First NZ case of monkeypox confirmed in Auckland
The Ministry of Health is reporting the first case of monkeypox in New Zealand - a person in their 30s who lives in Auckland.
The person has recently returned from overseas travel in a country with reported cases of monkeypox, the ministry said in a statement tonight.
There are now 50 countries reporting cases of monkeypox.
Given the increase in cases internationally, including Australia, the arrival in New Zealand was not unexpected, the ministry said.
"We have already taken steps to prepare for the arrival of monkeypox. Last month monkeypox was officially listed as a notifiable disease enabling us to utilise the tools needed to contain any possible spread of the disease, including isolation orders and readying contact tracing capabilities."
A monkeypox PCR test is available in New Zealand laboratries and was used to detect this first case.
The ministry reported that the case had "a very small number of contacts" and they were being advised to watch for symptoms.
"There is no evidence of community transmission here."
Public health advice
The ministry said that cases of monkeypox outside of endemic countries have primarily been identified among gay and bisexual men and men who have sex with men, and international cases have been clustered around events where this occurs.
As such the ministry was asking anyone who has been overseas and attended events connected with the spread of monkeypox, to be aware of any symptoms and seek advice from their GP or Healthline free on 0800 611 116, or get in touch with a sexual health clinic.
The first symptoms include one or more of the following: headache, acute onset of fever ( above 38degC), chills, swollen lymph nodes, muscle and body aches, backache and tiredness.
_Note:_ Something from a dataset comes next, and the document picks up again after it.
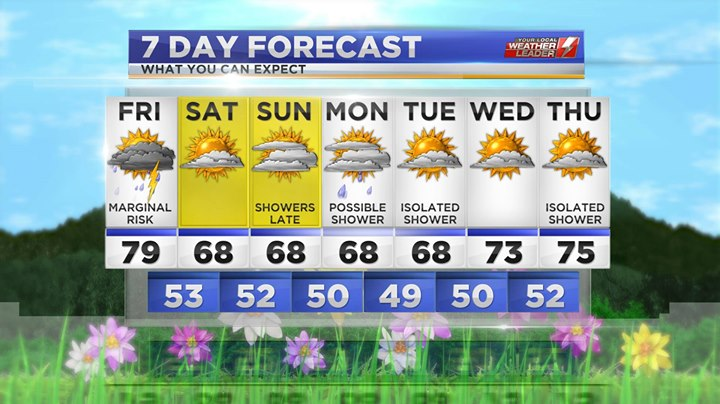 Your 7-day Forecast for Friday 10 May 2019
The characteristic rash, which typically looks similar to chicken pox, appears after a few days.
The majority of people with monkeypox can be safely managed at home and there have been very few deaths from monkeypox globally.
Some smallpox vaccines can provide protection against the virus.
The Ministry of Health is working with Pharmac to explore options for access to smallpox vaccines that can be used as part of the targeted prevention of spread of monkeypox in certain situations.